**ACTIVITY**: Return all the lines below exactly. Any picture among them is omitted.

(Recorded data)
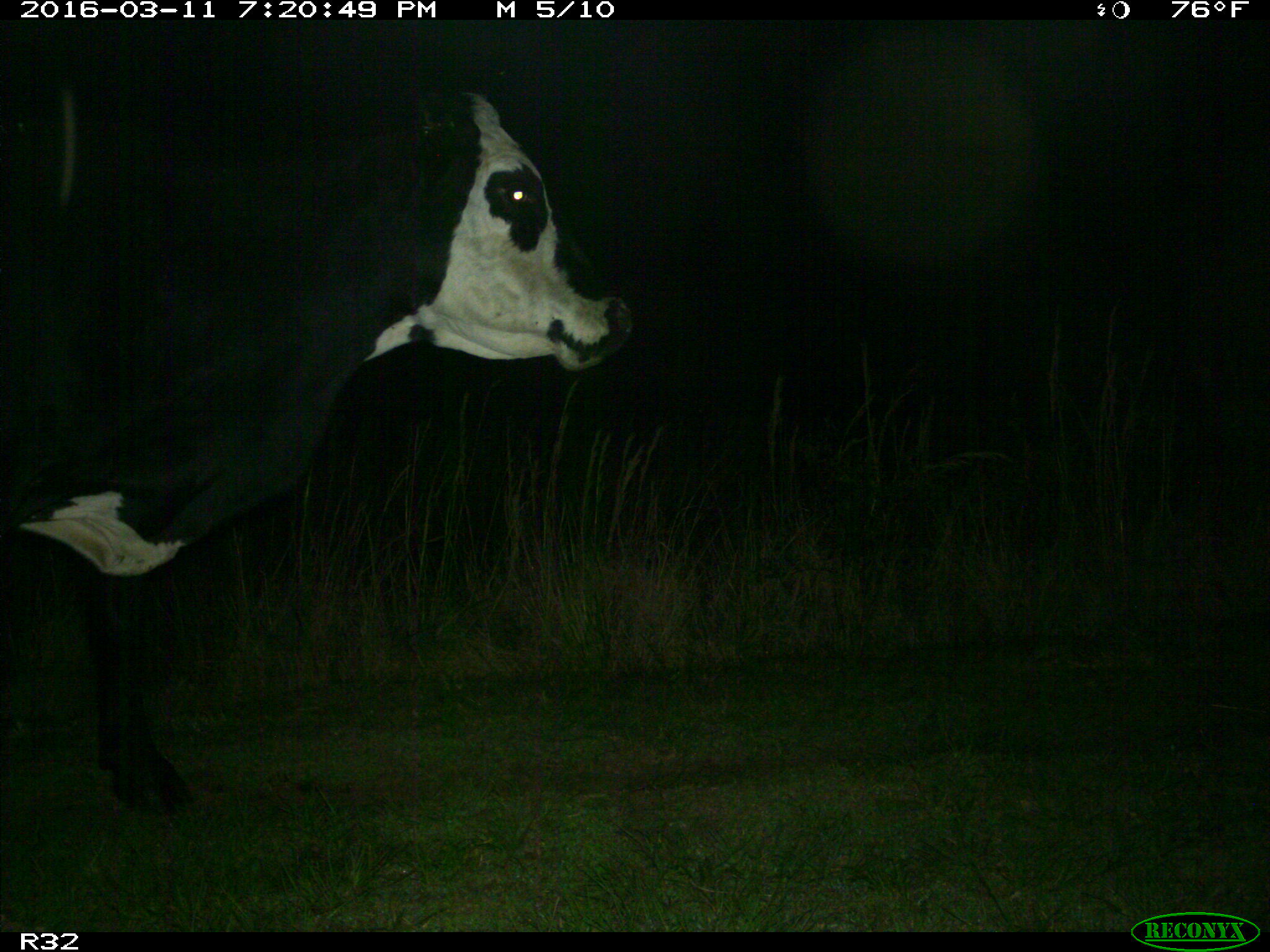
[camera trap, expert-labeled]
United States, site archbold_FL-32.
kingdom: Animalia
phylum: Chordata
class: Mammalia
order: Artiodactyla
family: Bovidae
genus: Bos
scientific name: Bos taurus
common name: domestic cow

**SOLUTION TO THIS TASK**:
[camera trap, expert-labeled]
United States, site archbold_FL-32.
kingdom: Animalia
phylum: Chordata
class: Mammalia
order: Artiodactyla
family: Bovidae
genus: Bos
scientific name: Bos taurus
common name: domestic cow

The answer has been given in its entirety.